2 bulan sudah pernikahan kami terlewat. Yang mungkin ditanyakan adalah apakah kami sudah tidur dalam satu ranjang? Jawabannya tentu saja belum. Aku belum berani meminta sebab merasa belum benar-benar jatuh cinta, sementara Cika juga agaknya tak berniat mengajakku berbaring di sebelahnya. Ia masih setia membiarkanku tidur di depan televisi beralaskan kasur selebar 120 x 200 cm. Marah? Tidak, sama sekali tidak. Aku paham kami masih dalam tahap menerima. Ada yang berpikir terlalu lama? Ya bagi sebagian orang, tapi bagiku dan Cika lain. Ini proses kami untuk benar-benar saling menerima dengan perasaan cinta yang suka rela, bukan memaksa karena status sudah ada.
Oh, mungkin sebagian orang berpikir betapa kurang ajarnya Cika sebagai istri. Bagaimanapun, aku memahami itu dan itu cukup.

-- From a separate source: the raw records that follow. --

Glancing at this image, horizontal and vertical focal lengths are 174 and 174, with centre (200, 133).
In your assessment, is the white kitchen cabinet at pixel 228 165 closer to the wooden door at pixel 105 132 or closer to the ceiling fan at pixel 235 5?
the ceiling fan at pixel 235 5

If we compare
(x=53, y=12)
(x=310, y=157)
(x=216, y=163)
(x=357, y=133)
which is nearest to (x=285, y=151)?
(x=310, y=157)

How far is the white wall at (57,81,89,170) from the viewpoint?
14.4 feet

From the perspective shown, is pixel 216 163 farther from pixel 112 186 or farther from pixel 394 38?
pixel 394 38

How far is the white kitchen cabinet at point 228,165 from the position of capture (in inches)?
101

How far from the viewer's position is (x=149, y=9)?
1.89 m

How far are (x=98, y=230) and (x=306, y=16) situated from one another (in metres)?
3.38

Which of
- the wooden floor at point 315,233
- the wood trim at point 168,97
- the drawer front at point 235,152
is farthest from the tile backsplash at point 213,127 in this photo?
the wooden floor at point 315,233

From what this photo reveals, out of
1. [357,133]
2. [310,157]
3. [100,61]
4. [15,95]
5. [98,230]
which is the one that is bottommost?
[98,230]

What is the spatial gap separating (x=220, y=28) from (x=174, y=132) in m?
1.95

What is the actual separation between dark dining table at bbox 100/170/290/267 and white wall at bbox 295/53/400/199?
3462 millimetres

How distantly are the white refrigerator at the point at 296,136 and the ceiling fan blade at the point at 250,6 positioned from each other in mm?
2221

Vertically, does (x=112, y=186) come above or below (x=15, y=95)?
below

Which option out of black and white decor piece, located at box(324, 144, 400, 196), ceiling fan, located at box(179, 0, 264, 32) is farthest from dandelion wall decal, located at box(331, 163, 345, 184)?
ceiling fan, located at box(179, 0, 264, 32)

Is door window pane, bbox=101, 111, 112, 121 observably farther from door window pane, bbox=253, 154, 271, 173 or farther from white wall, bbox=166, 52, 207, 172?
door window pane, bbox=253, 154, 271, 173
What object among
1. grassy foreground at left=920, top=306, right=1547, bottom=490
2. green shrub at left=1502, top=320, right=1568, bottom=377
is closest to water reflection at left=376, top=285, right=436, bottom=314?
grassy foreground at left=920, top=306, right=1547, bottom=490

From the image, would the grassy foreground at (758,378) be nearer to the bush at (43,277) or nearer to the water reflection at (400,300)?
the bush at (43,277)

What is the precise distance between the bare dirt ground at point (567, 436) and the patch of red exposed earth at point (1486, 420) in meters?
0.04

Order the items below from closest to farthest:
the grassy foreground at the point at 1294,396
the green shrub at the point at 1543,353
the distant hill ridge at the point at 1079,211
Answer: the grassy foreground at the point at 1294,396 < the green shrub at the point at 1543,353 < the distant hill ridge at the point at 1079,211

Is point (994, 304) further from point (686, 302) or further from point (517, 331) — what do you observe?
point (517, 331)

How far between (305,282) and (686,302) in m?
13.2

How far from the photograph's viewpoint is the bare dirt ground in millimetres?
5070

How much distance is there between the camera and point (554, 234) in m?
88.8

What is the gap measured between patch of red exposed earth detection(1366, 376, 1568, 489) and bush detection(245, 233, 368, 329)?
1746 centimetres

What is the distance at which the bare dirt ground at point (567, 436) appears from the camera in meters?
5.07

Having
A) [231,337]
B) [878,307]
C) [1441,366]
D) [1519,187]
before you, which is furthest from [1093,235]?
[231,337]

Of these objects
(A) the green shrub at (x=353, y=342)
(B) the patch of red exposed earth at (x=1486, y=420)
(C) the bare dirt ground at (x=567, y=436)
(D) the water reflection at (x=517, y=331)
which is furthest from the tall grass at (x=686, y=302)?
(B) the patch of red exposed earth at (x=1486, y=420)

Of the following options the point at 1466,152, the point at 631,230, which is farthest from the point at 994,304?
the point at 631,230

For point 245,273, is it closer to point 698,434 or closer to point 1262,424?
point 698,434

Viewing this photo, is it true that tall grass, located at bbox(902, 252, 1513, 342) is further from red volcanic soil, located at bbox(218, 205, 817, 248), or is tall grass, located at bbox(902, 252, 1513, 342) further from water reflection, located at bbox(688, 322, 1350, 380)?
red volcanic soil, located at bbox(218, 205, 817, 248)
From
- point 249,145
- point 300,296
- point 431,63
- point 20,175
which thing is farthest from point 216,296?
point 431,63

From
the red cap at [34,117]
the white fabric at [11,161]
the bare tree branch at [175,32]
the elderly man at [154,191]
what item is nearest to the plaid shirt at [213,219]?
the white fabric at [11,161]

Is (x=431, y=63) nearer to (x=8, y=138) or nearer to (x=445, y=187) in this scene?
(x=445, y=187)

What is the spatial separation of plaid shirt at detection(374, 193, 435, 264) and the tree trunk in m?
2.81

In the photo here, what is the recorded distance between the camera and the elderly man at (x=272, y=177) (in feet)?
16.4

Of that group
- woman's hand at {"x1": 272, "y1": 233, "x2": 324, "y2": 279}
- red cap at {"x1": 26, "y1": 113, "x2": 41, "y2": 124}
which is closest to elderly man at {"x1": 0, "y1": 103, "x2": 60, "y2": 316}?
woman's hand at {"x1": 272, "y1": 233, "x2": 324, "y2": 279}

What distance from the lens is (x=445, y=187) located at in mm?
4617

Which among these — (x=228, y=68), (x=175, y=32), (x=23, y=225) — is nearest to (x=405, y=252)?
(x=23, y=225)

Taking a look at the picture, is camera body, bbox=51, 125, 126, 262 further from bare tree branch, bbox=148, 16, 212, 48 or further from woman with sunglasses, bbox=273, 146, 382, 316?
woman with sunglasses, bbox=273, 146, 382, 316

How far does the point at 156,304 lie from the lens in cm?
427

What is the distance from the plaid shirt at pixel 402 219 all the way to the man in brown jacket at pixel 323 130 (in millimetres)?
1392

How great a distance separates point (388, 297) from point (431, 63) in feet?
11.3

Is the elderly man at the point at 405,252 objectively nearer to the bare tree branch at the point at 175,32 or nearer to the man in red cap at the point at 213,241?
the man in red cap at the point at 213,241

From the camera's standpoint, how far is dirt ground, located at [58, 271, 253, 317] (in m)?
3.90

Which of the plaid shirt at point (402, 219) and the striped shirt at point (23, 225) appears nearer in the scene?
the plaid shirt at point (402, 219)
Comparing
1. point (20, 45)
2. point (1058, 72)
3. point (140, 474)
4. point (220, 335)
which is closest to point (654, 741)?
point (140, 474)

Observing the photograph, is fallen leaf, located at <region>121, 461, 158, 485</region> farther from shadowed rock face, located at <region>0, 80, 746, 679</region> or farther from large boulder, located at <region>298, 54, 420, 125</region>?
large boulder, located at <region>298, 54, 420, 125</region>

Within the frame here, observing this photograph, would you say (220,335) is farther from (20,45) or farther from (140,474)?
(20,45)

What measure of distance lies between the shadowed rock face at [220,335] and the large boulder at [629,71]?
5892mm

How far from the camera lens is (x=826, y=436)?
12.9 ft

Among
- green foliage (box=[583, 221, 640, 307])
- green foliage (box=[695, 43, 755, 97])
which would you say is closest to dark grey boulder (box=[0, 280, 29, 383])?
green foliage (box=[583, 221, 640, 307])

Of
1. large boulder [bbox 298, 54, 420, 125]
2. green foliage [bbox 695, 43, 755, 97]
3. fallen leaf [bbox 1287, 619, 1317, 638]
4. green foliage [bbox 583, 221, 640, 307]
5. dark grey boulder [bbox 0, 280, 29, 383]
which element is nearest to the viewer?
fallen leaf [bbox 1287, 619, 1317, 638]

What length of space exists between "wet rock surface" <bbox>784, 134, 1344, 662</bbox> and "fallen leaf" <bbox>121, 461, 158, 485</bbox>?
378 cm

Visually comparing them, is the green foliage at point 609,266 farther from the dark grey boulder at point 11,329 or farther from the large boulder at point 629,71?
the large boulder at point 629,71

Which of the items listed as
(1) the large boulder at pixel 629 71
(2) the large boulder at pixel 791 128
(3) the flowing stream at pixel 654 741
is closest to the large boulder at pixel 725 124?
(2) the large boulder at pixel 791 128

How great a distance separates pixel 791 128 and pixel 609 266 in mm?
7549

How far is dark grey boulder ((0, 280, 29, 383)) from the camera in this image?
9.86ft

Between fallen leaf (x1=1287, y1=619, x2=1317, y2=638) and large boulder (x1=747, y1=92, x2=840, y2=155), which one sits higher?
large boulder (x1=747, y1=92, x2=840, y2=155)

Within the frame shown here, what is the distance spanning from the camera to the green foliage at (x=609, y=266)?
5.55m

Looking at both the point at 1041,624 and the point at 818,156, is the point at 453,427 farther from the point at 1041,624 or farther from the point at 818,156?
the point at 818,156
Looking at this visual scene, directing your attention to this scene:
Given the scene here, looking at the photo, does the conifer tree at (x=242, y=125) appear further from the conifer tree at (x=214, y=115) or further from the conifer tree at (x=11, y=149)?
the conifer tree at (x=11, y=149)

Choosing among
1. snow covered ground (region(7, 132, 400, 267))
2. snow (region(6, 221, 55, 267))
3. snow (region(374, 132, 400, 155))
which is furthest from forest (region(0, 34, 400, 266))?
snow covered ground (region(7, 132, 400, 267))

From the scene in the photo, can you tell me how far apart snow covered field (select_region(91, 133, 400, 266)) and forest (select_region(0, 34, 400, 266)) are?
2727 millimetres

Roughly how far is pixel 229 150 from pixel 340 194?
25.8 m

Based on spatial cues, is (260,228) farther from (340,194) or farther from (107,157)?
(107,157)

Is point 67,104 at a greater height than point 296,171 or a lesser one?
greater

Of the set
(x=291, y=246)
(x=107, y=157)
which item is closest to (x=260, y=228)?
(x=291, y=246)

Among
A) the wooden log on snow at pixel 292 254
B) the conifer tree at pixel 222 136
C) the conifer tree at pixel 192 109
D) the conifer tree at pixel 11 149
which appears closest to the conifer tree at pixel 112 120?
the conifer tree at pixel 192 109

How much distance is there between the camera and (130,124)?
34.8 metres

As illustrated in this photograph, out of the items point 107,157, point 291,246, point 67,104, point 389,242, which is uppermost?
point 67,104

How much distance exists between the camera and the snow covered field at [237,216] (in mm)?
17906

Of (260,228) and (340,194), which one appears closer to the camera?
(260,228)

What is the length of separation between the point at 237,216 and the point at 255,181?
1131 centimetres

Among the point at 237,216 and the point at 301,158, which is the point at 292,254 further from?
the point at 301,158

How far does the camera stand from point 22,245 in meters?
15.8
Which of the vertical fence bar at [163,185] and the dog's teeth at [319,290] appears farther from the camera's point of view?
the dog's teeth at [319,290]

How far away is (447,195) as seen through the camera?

Dengan Cika yang mau menikah, mau menerimaku sebagai suaminya, mau berproses, mau mengenalku, mau belajar mencintaiku yang bahkan 9 tahun lebih tua darinya saja sudah cukup. Menuntut cinta? Tentu saja, baik Cika maupun aku saling menuntut untuk dicintai. Hanya kami butuh waktu, semua orang butuh waktu untuk saling mencintai dan waktu yang dibutuhkan setiap orang tidaklah sama. Aku masih mengerti selama tidak ada orang ketiga, proses kami akan kunikmati.
Akan tetapi, aku hanyalah manusia biasa yang minim pengalaman menjalin hubungan, dan sejujurnya karena pengalaman burukku dengan cinta pertamaku, aku menjadi cukup posesif. Seperti beberapa minggu terakhir ini, aku seperti tak suka melihat Cika bermain ponselnya. Ia akan banyak tertawa atau tersenyum dengan ponsel digenggamannya, entah selepas mengetikkan sesuatu atau menempelkannya di telinga. Aku sempat bertanya, "Apa yang seru dari ponselmu?" Cika akan menjawab bahwa tidak ada apa-apa di ponselnya, hanya video lucu dan ia akan meletakkannya lalu berbicara denganku.
Sialnya, pikiran kotorku ini terkadang membuat skenarionya sendiri. Bagaimana jika Cika masih berhubungan dengan Sandi? Bagaimana jika karena lelahnya ia dengan bab akhir skripsinya membuat Cika mencari laki-laki lain untuk menghiburnya? Yang selera humornya mirip dengannya, sementara aku cukup tua dan canggung untuk seperti laki-laki seumurannya. Ah, tapi pikiran semacam itu tidak baik, kan? Aku harus mempercayai istriku bagaimanapun keadaannya. Tidak mungkin perempuan dengan pemikiran seluas Cika bisa mempermainkan pernikahannya.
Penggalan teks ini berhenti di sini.